最近は、ドッグランを利用する飼い主さんも増えてきていますが、その分ドッグランでのトラブルも多くなってきています。
ドッグランは様々なわんちゃんが集う公共の施設。
きちんとルールやマナーを理解して、皆で楽しく利用したいものですよね。
今回は、ドッグランでのNG行動10個を、その理由と対応とともにご紹介します。
他の人の犬を勝手にさわる、抱き上げる
理由
- 多くの犬は飼い主以外からいきなり触られることに強いストレスを感じるもの
- 飼い主にしか分らない、体の特徴、健康上の問題を抱える犬もいる
- 自分の愛犬の抱き方に慣れている人が、体形の異なる他の犬種を抱くと、無理な抱き方をして犬の体に負担をかけてしまうことも
いきなり頭の上や正面から触ろうとしたり、前脚をつかんで抱き上げたり、仰向けに赤ちゃん抱っこするなど、犬に多大なストレスをかける接し方をするのはNG。
これでは咬まれても文句は言えません。
その子は体のどこを触られるのが好きか嫌いか、弱い部分(関節など)はどこか、熟知しているのは飼い主さんだけ。
気質・性質の面でも同じこと。
人懐っこいのに触ると豹変してガウガウかみつく子もいます。
見た目だけでは判断できません。
元気で人懐っこく見えても、他人が不用意に触ることは慎むべきです。
犬はぬいぐるみ、動くおもちゃではありません。
自らも自分の犬を愛するなら、他の犬と、その飼い主さんを尊重するためにも、勝手に触ったり抱き上げたりしてはいけません。
対策
飼い主さんは、他の人が触りそうになったら
「ごめんなさい。この子は触られるのが好きではないので」
と、角が立たないように断りましょう。
即座に名前を呼んで呼び寄せられるようにしつけておくことも大切。
幼い子どもを連れて来る
理由
- 子どもは、予測できない動きをするので犬を怖がらせる
- 走り回ったり犬を追いかけたりする
- 特に幼い子どもでは、転んだり尻モチをついて犬を下敷きにするケースも
- 甲高いはしゃぎ声を嫌う犬は多い
- 苛立たせて噛み付きの原因にもつながる
子どもを苦手な犬は多いため、小学生以下の子どもの入場は基本的に避けるべきでしょう。
犬種によっては、走り回る子どもに狩猟本能を刺激され、追いかけて噛み付くおそれもあり、実際に事故も起きています。
_ _ _ _ _
● 取り組む課題:
[a] ドッグランのマナーについての本文では、小学生以下の子どもの入場はどうするべきだとしていますか。
[b] ドッグランのマナーについての本文から「犬はぬいぐるみ、動くおもちゃではありません。」という一文を英語に訳してください。
[c] ドッグランのマナーについての本文を、最後の文のあとから書き継いでください。
項目はここでは一切使いません。

● 提供された項目:
_ _ _ _ _
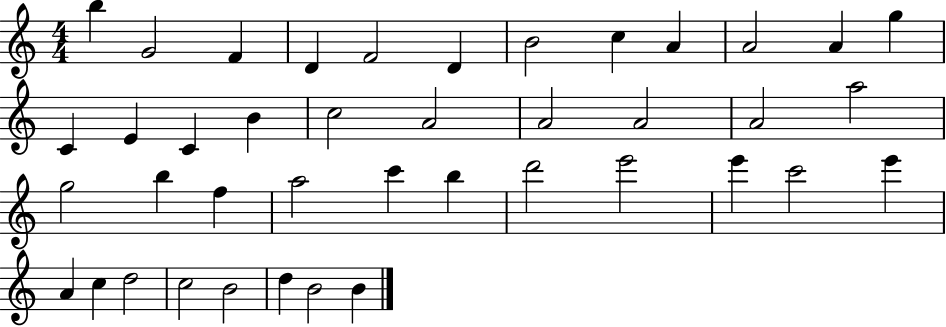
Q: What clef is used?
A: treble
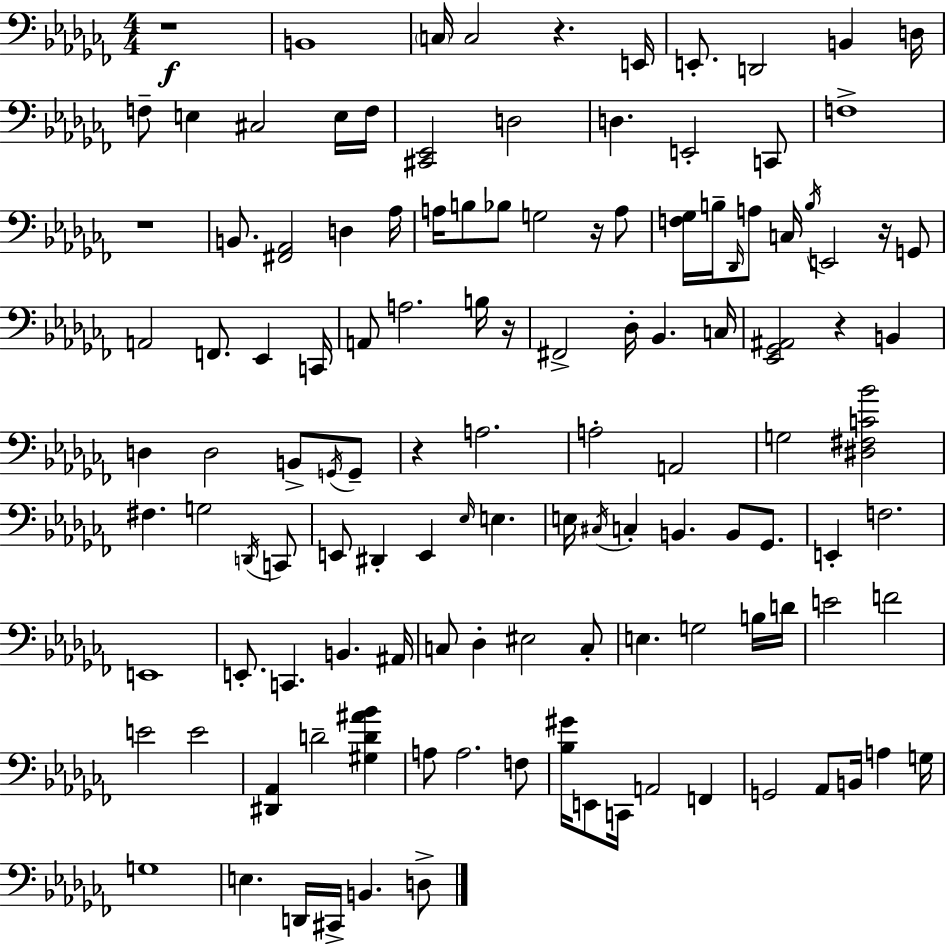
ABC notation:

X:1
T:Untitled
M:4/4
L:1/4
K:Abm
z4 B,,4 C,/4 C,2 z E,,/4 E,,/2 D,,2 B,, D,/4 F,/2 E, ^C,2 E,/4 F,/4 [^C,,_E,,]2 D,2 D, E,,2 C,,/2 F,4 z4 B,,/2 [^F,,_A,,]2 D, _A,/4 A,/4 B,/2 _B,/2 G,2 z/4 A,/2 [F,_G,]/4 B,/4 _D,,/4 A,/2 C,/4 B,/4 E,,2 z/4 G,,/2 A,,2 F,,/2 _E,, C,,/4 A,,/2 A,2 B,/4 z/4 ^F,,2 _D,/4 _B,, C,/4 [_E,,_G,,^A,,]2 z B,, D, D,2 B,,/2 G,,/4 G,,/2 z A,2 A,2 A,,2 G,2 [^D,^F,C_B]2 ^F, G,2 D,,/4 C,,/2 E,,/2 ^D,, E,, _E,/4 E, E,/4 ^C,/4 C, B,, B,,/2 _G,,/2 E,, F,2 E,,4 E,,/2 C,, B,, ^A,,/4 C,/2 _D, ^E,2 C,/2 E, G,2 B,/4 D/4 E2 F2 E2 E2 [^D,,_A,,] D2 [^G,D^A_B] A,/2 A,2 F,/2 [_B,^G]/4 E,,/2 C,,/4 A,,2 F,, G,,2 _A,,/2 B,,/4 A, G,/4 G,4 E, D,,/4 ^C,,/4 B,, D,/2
_ _ _ _ _
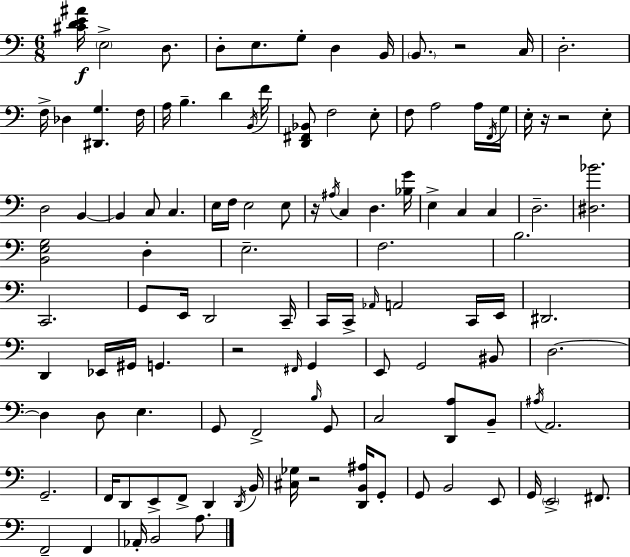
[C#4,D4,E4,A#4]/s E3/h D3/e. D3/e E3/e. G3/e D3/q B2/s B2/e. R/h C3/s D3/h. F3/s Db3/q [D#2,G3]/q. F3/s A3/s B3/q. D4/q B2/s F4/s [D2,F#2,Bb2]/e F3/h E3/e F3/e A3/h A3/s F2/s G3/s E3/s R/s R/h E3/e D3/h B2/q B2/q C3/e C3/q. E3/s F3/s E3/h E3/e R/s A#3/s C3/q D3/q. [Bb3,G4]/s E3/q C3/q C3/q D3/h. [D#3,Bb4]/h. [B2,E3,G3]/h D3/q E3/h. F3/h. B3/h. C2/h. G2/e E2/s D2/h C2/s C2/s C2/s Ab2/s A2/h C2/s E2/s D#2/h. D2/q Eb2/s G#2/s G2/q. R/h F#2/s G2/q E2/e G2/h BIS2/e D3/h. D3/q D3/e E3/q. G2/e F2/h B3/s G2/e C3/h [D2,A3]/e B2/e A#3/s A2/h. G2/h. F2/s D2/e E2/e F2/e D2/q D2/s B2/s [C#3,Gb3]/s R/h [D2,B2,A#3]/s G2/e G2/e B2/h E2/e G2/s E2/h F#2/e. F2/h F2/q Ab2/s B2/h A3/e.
_ _ _ _ _
● 課題ごとの回答:
[a] 基本的に避けるべきだとしています。

[b] Dogs are not stuffed animals or moving toys.

[c]
ドッグランは、子どものための動物ふれあいの場ではありません。
犬のための場所だということを忘れずに。
対策
犬と子どもの両方をきちんと見ていられなければ、入場は控えましょう。
また、小学生以上で、犬との接し方をわきまえている子でも、親が付き添い、相手の飼い主に断って触らせてもらうようにしましょう。
排泄物の放置
理由
- 衛生的に言うまでもなくNG行為!
- 食糞してしまう犬もいる
- 犬にも人にも病気の感染のおそれ
ドッグランによっては、ワクチン証明など求められないフリー利用の場所もあり、中にはワクチン接種していない犬もいるのが現実です。
また、回虫の卵は乾燥にも強いため、放置された排泄物が乾燥してホコリとともに舞い上がり、人の体内に取り込まれてしまうおそれもあります。
排泄物を片付ける重要性をしっかり認識しましょう。
対策
周りとお喋りの間も、自分の犬から目を離さないこと。
排泄物はすぐに処理。
おしっこはドッグランの環境により、水で流したり、上から砂をかけておくなど。
おもちゃ、おやつの持ち込み
理由
- おもちゃやおやつに強く反応する犬もおり、取り合いで流血のケンカになることも
- 所有欲のある犬もいることを忘れずに
- ダイエットや健康上の理由でおやつを制限している犬もいる
- おやつのかけらが落ちていると拾い食いにつながる
おもちゃを、いちどくわえたら絶対に放さない犬もいます。
飼い主さん自身、唸られたり逃げられたりして取り上げることができず、自ら咬まれてしまったり、おもちゃの持ち主に謝ったり、弁償したりの場面も見受けられます。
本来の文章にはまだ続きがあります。